Here’s hoping that this slow, steady drip signals the return of something that I’d thought I’d lost.
V xx
Posted on 23rd January, 2007 at 6:13 pm | Comment (0)
Mud
Occasionally I get to thinking that I have this motherhood thing licked; admittedly, this is usually on the days when I’m able to dress, feed and brush S’s teeth without resorting to bribery or threats or, worst yet, banishment to the Naughty Step. There’s something so fundamentally playful and curious about kids at this age, it’s nothing but a pleasure to be in his company - he’s such a beautiful, funny and generous little soul.
And then something happens to remind me that I’m still a naive rookie and that only a lunatic - or someone wading deeply in the sea of denial - would even let that thought cross their mind. No remotely switched on mother would permit their child to go out into the muddy backyard in wellies and coat and assume that they wouldn’t a) roll about in the mud; b) try to eat said mud and c) then run the mud right the way through their recently cleaned carpeting. I almost slapped my forehead when I saw what he was doing in horror at my own naivety - he was rolling around like a pot-bellied pig on crack.

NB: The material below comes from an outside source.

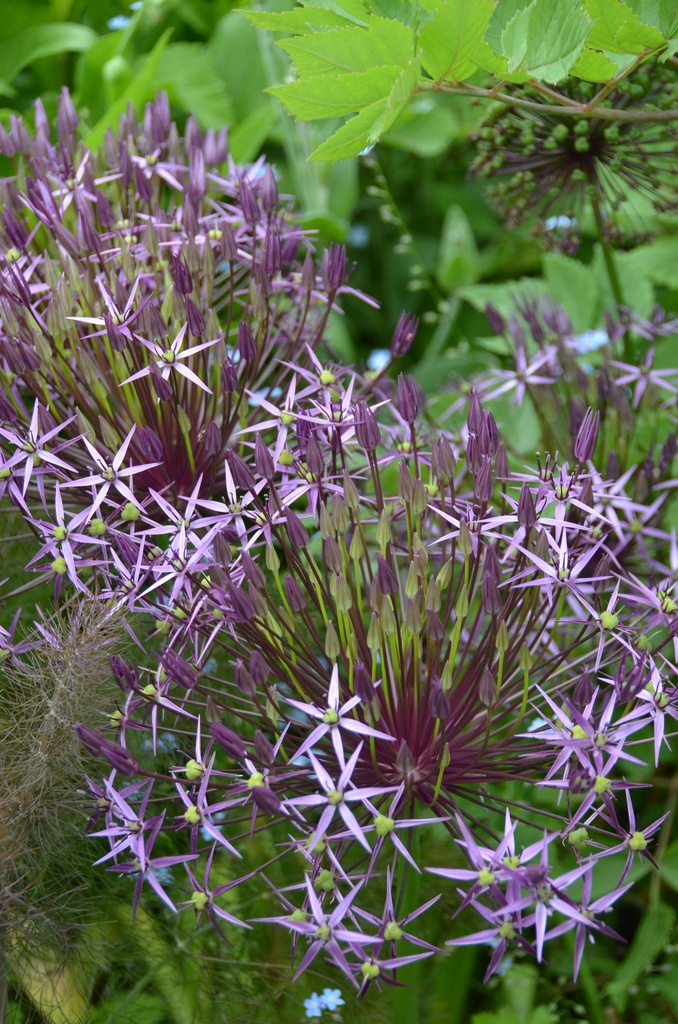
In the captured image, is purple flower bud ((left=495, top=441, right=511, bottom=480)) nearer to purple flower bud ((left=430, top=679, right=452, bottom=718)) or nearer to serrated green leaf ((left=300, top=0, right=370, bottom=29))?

So, anyway. How’s you? I know I need to update more, but I’m experiencing a real apathy towards the whole writing thing right now. But then, I’m experiencing a general apathy to life, so is it really any wonder that writing here is proving so troublesome?
What annoys me most right now is realising that my head can’t (or won’t) permit me to write in two different styles simultaneously. For years I wrote no fiction - my writer’s block more of a concrete dungeon than a small Do Not Cross barrier - but I felt like writing here at least proved that I wasn’t completely brain dead. Now that my fiction seems to be moving along nicely, my non-fiction writing’s gone to shit. It’s grossly unfair - like having to sacrifice one child to feed the other. And yes, that’s an exaggeration.
Anyway.
Maybe this weekend will pull me out of this fug. Not only do I have a wondrous four days off work, I can legitimately spend those four days stuffing my face with piles and piles of chocolate eggs (I’ve never quite lost my childlike awe for Easter Eggs - sweets wrapped in chocolate, chocolate wrapped in shiny, coloured foil - I ask you, when does that ever stop being cool?). I’ve actually started a healthier eating regime in an attempt to shake off the weight that’s been creeping on since Christmas. Only I - genius that I am - could start a diet three days before Easter. What a fuckwit.
Right. I’m off now to make Jam Roly Poly pudding with my little pot-bellied pig. By the time we finish and if we manage to create something that, you know, doesn’t poision us all (culinary skills and I parted company many, many years ago) you’ll probably have problems identifying one fat-bellied pig from the next.